O armazenamento do sangue de cordões umbilicais em bancos e as campanhas de marketing conduzidas por estes foram tema da palestra da farmacêutica Daniela D'Almeida Peres realizada na Faculdade de Ciências Farmacêuticas da USP (FCF).
O sangue do cordão umbilical deve ser armazenado em condições adequadas para uso posterior (processo de criopreservação). Esta atividade é controlada pela Agência Nacional de Vigilância Sanitária (Anvisa), que estabelece as diretrizes para os bancos de armazenamento.
O sangue, criopreservado, pode ter dois usos futuros. O uso pela própria pessoa que armazenou (autólogo). E, quando outras pessoas podem usufruir do sangue armazenado, sendo elas parentes do doador ou não, tem-se o uso alogênico.
Hoje, há duas opções de locais para armazenamento. Os bancos privados, nos quais o armazenamento é feito mediante pagamento e que só permitem o uso autólogo. E os bancos públicos, que formam a Rede BrasilCord, financiados por entidades governamentais, nos quais o armazenamento é gratuito e o sangue é para uso alogênico.
Há alguns problemas decorrentes do uso autólogo, o único uso possível nos bancos privados. As principais aplicações dos transplantes de sangue de cordões umbilicais são em doenças de base genética. Deste modo, elas não podem ser tratadas com sangue de origem autóloga, porque a mesma bagagem genética será multiplicada. “O sangue é da mesma pessoa, tem a mesma base genética, deste modo não possui efeito”, explica Daniela.
Em alguns países, como França e Espanha, os bancos privados foram proibidos. “Os pesquisadores, em sua grande maioria, são contra os bancos privados e a favor dos bancos públicos”, afirma Daniela. Para ela, a proibição leva a uma série de problemas judiciais, pois alguns pais iriam querer armazenar o sangue só para o seu filho usar no futuro. “O melhor caminho é vistoriar e controlar estes bancos privados, de modo que eles não façam propaganda de um tratamento que não existe”.
A palestrante também defende uma maior divulgação dos bancos públicos. “A chance de encontrar um doador em um banco público é de 70% e, com mais doações, a tendência é só aumentar”, afirma. Para ela, “as mães devem entender que existe esta opção”. Deste modo, os bancos públicos seriam uma grande rede, com doação de diversas amostras, na qual o sangue que não tem utilidade para um doador pode curar outro. “Devemos pensar em ser altruístas, porque, neste caso, comprovadamente funciona”, opina.

# Dados fornecidos
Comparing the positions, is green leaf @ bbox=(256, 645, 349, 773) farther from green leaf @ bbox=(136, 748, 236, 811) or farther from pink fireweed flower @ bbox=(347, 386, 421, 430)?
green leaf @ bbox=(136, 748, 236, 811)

# Lista de exercícios
1. Segundo o texto sobre o sangue de cordão umbilical, em quais países os bancos privados foram proibidos?
2. Transcreva o trecho do texto sobre o sangue de cordão umbilical de "O sangue, criopreservado, pode" a "o uso alogênico.".
3. Por favor, continue o texto sobre o sangue de cordão umbilical a partir do ponto em que ele termina.

# Respostas por tarefa
1. Na França e na Espanha.

2.
O sangue, criopreservado, pode ter dois usos futuros. O uso pela própria pessoa que armazenou (autólogo). E, quando outras pessoas podem usufruir do sangue armazenado, sendo elas parentes do doador ou não, tem-se o uso alogênico.

3.
Estatísticas e marketing
A farmacêutica fez um levantamento estatístico das coletas de bancos públicos e privados e constatou alguns desníveis. Hoje, os bancos públicos possuem aproximadamente 12 mil amostras e sua taxa de descarte é de 60%. Já os bancos privados possuem cerca de 46 mil amostras e sua taxa de descarte é de 3%. “A diferença do descarte se dá, principalmente, porque os bancos públicos não aceitam amostras com doenças infecciosas transmitidas pelo sangue, já os bancos privados aceitam, inclusive com HIV, desde que seja por vontade da mãe, afinal lá o uso é autólogo”, explica.
A palestra também abordou como são as campanhas de marketing dos dois tipos de bancos. No caso dos bancos públicos, as propagandas são quase inexistentes. Já nos bancos privados, Daniela aponta que “as propagandas são apelativas e colocam em jogo a questão da segurança do filho”. Muitas vezes, apelam para um conceito de seguro de vida, de garantir que o bebê tenha um desenvolvimento estável. “Falta ética na relação com os pais, que estão em um momento vulnerável”, critica.
Aplicações
O sangue dos cordões umbilicais é uma fonte de células-tronco adultas. Destas, 99% conseguem se diferenciar em todos os elementos sanguíneos, por exemplo, hemácias, leucócitos e plaquetas. São as células-tronco hematopoéticas. Já 1% pode se diferenciar em vários tipos celulares como neurônios e células do músculo cardíaco, compondo o grupo das células-tronco mesenquimais.
Mais de 60 doenças têm terapias aprovadas com o uso dessas células-tronco. Entre elas, leucemias agudas e crônicas, anemias e tumores sólidos. Há estudos experimentais para doenças como Alzheimer e Parkinson.
Além disso, o sangue dos cordões umbilicais é um dos meios de mais fácil obtenção de células-tronco. “E é uma fonte ilimitada, pois, anualmente, temos cerca de 135 milhões de nascimentos”, aponta Daniela. Outras vantagens do uso dos cordões umbilicais são o menor risco de rejeição e o apoio público, científico e religioso – o que não acontece com outras fontes de células-tronco, como os tecidos fetais. Como desvantagem, Daniela aponta os baixos volumes celulares coletados, que, muitas vezes, inviabilizam os efeitos terapêuticos das células-tronco.